3. ОТРЕЖЬ ДВЕНАДЦАТЬ ФУНТОВ ЖЕЛЕЗА!

    Дед повернулся, махнул недовольно рукой и сделал шаг, чтобы уйти, но бородач схватил его за шабур.
    – Нет, братец, ты уж останься и покажи-ка нам, как ты завариваешь стволы. Может, мы и впрямь людишки несмышленые. Попробуй ковать ствол. Только чтобы ты же потом из этой пищали палил. И если после третьего раза ствол не разорвет, то тебе я за работу заплачу три алтына. А если разорвет, то не пеняй, если твою рожу своротит. Только скажи напередки свое имя и отчество, чтобы нам знать, не тужить, по ком панихиду служить.
    – Ладно, - сказал дед, и в его глазах вспыхнули злобные огоньки. - Касьян, бери кувалду, дайте-ка мне ручничок.
    Касьян неловко взялся за кувалду. Она была непривычна и не по руке.
    Дед скинул шабур и среди ручников выбрал себе один с узким концом.
    – Где железо? - спросил Тимофей.
    – Сам отрежь, - сказал, усмехаясь, хозяин. - Дайте-ка ему цельную полосу.
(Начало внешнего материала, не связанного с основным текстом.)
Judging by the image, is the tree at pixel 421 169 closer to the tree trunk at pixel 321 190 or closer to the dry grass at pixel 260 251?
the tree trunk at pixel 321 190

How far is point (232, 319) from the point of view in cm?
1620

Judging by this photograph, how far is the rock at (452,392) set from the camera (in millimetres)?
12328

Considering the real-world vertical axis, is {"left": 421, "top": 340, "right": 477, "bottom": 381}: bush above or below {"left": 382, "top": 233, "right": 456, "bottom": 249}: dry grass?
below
Посмотрим, сумеешь ли ты откусить ровно двенадцать фунтов - фунт в фунт.
    Молодой рабочий поднес Тимофею кусок полосового железа, четырехгранного, пальца в три шириной.
    Дед засопел, оглянулся кругом, встретился с насмешливыми взглядами стоявших гурьбой, выпачканных сажей ковалей. Он швырнул ручник о землю, схватил полосу, взвесил на руках.
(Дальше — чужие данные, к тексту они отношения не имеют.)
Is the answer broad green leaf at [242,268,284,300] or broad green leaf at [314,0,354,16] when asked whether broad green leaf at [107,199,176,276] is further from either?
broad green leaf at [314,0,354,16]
    – Теперь, хозяин, дай мне ставилу у двенадесять хвунтов.
    – Дать ему ставилу, - приказал хозяин.
    Кузнецы загудели, перебрасываясь замечаниями. Один принес две гири клейменые - одна в десять, другая в два фунта.
    Тимофей повернул их в руках, осторожно поставил на наковальню.
    – Касьянушка, принеси-ка сюда вот тот жбан и ведерком зачерпни воды, - сказал он, указывая в угол, где стоял большой деревянный чан с водой, обычно нужной при закалке.
    Касьян принес высокий глиняный кувшин и деревянное ведерко с водой.
    Тимофей вынул из-за пазухи кожаный кошель, достал вощеную дратву и мелок. Дратву привязал он к большой гире и вдел на нить еще маленькую гирю. Обе гири он опустил в жбан, держа нить в руках.
    – Ну-ка, Касьянушка, лей в жбан водицу, да не торопко.
    Касьян, еще не понимая, к чему дело клонится, стал лить в жбан.
    Вода приблизилась к краям.
    – Хватит! - сказал Тимофей, когда вода сровнялась с краями жбана.
    Дед осторожно вытащил гири, стряхнул капли в жбан, - уровень воды без гирь опустился.
    Тимофей отбросил гири, взял снова полосу железа и стал осторожно опускать ее конец в жбан. Когда конец железа стал погружаться в воду, уровень воды одновременно начал подниматься и наконец опять сровнялся с краями, и в это мгновение старик перестал погружать железо.
    – Дай-ка, Касьянушка, мелок.
    Дед поднял полосу и обвел железо мелком по той черте, до какой оно было замочено водой.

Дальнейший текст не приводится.